## Provided material

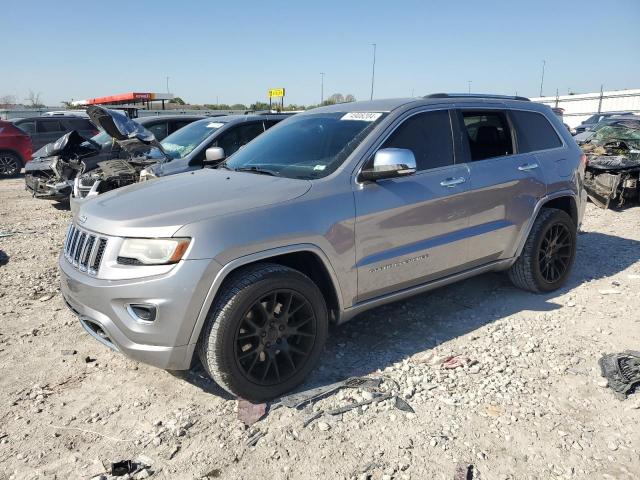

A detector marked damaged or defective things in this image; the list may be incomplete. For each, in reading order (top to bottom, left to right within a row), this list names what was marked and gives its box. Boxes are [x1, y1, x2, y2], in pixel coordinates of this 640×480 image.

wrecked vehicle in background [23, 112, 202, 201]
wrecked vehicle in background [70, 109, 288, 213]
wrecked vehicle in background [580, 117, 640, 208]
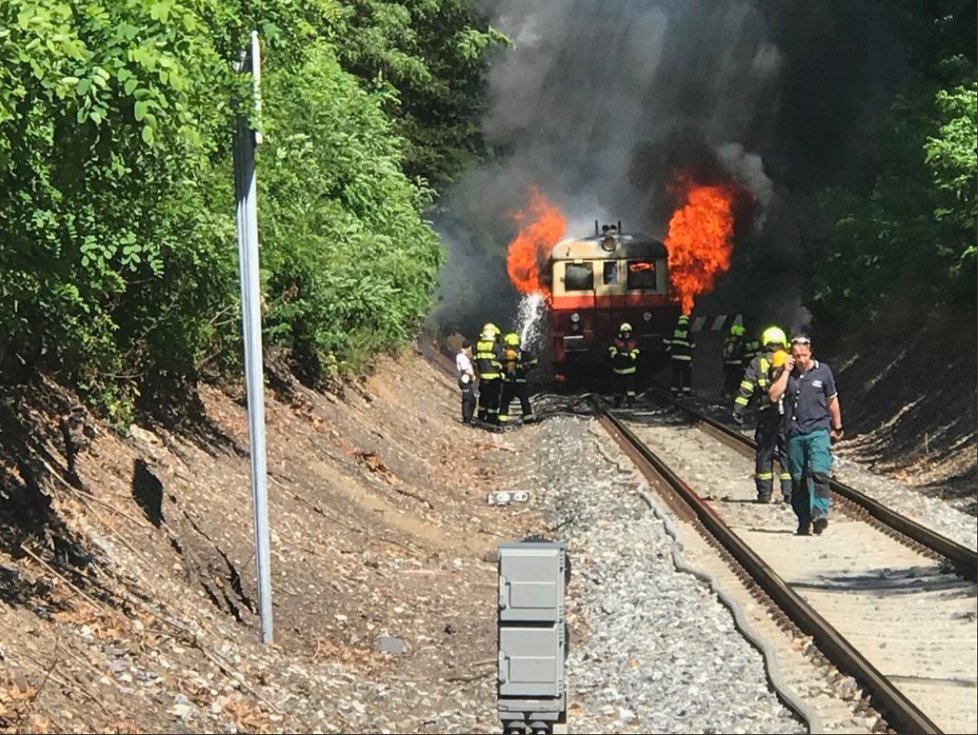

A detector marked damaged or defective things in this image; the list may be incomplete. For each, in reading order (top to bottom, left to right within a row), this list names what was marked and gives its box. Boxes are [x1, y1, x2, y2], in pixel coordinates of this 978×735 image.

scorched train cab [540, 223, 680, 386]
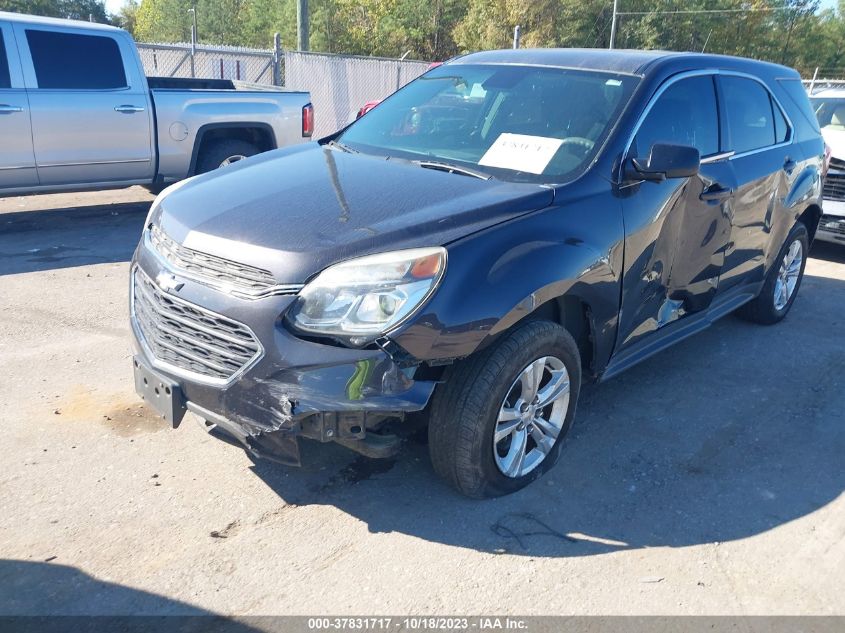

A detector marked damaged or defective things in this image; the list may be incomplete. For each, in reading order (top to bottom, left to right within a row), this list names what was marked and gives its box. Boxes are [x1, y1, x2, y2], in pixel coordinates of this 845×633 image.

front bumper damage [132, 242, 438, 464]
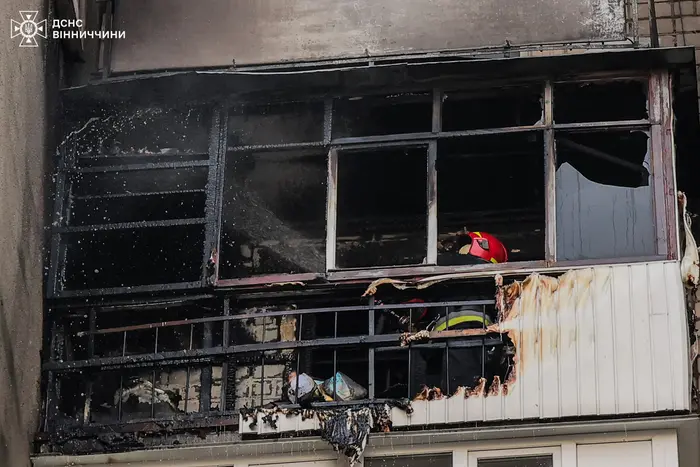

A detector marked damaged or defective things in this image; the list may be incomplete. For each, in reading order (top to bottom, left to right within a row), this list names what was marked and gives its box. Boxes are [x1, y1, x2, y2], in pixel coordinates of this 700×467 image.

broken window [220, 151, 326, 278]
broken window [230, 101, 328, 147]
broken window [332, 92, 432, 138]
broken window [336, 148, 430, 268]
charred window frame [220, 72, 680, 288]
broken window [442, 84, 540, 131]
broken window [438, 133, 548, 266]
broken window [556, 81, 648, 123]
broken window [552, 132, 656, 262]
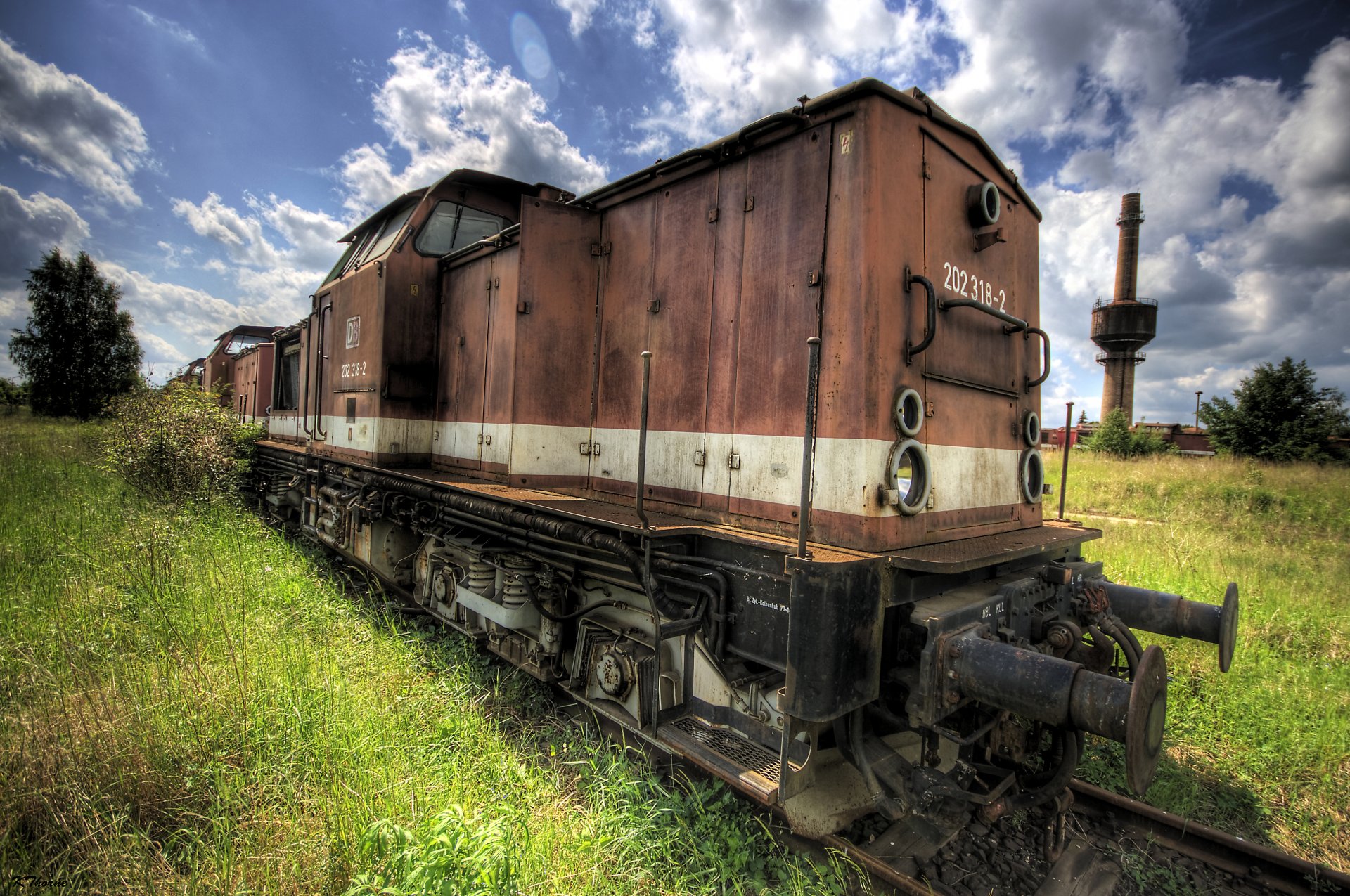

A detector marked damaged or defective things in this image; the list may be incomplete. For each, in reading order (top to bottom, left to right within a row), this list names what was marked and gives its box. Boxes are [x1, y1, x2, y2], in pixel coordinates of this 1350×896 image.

## What the task asks
The records above need to be copied exactly, though not their pictures.

## Solution to the exercise
A detector marked damaged or defective things in this image; the list may be incomplete. For each, in reading order (top to bottom, left to right within a row), this list names what was marked and gives its box. Boxes are [x1, y1, x2, y2], in pixel coordinates of this 640×480 image.

wrecked vehicle in background [23, 112, 202, 201]
wrecked vehicle in background [70, 109, 288, 213]
wrecked vehicle in background [580, 117, 640, 208]

A detector marked damaged or defective things in this image; the list may be incomplete. For each, in reading order (top to bottom, left to right within a row), this list names what was marked and gives its box. Boxes are [x1, y1, x2, y2], in pixel coordinates of this 978×735 image.

scorched train cab [540, 223, 680, 386]

A detector marked damaged or defective things in this image; the list may be incomplete. For each, in reading order (top to bottom, left to right within a row), this list names what was marked and gives its box. Boxes are [x1, y1, x2, y2], in pixel coordinates of this 845×633 image.

front bumper damage [132, 242, 438, 464]

A detector marked damaged or defective things in this image; the list may be incomplete. For each, in reading order (top to bottom, left to right within a row), this list names what was marked and gives its box. Boxes are [x1, y1, x2, y2], in pixel coordinates of this 700×467 image.

broken window [220, 151, 326, 278]
broken window [230, 101, 328, 147]
broken window [332, 92, 432, 138]
broken window [336, 148, 430, 268]
charred window frame [220, 72, 680, 288]
broken window [442, 84, 540, 131]
broken window [438, 133, 548, 266]
broken window [556, 81, 648, 123]
broken window [552, 132, 656, 262]

A detector marked damaged or defective things in this image; the list may be incomplete. For each, in reading order (top to bottom, left to right within a row), this list names what was marked and gives its box. Boxes are [x1, y1, x2, y2], in pixel coordinates of this 1350×896 image.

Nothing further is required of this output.